Revista fitotecnia mexicana
versión impresa ISSN 0187-7380
HARRIS-VALLE, Citlalli et al. Energy metabolism of Cucurbita pepo mycorrhized with fungi of the Sonoran desert and grown with salinity or moisture deficit. Rev. fitotec. mex [online]. 2012, vol.35, n.1, pp. 51-59. ISSN 0187-7380.
Arbuscular mycorrhizal fungi (AMF) are useful in agriculture for enhancing plant growth mainly in suboptimal environments. Because mycorrhizal symbiosis is required, a successful association occurs when the cost of maintaining the fungus by the transfer of photoassimilates is compensated by the nutritional benefits obtained by plants. The efficiency in this interaction changes depending on the origin of associated organisms and growing conditions. This study evaluated AMF effeccts collected from a saline soil of a semiarid region, on plant growth, construction costs and photochemistry of Cucurbita pepo var. pepo under saline stress and water deficit.
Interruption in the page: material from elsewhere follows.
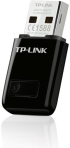 Безжичен адаптер TP-LINK TL-WN823N, 300 Mbps, USB, Вградена антена снимка 5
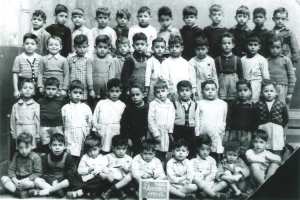 1951 - Cours élementaire - Ecole darwin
AMF native of the Sonoran desert increased plant biomass with lower construction cost the plant tissue, compared to an exotic species (Glomus claroideum), to a recommended chemical fertilization and to a control. The observed benefits are related to development of extracellular mycelium and percentage of mycorrhizal colonization. Also, under moisture deficit and salinity, mycorrhization using native species increases the photochemistry valuation indexes (absorbed photon flux per unit area and efficiency by which an electron is transferred through the transport chain), as compared to plants inoculated with exotic species or fertilized chemically.
Palabras llave : Cucurbita pepo; construction cost; water deficit; fluorescence; mycorrhization; salinity.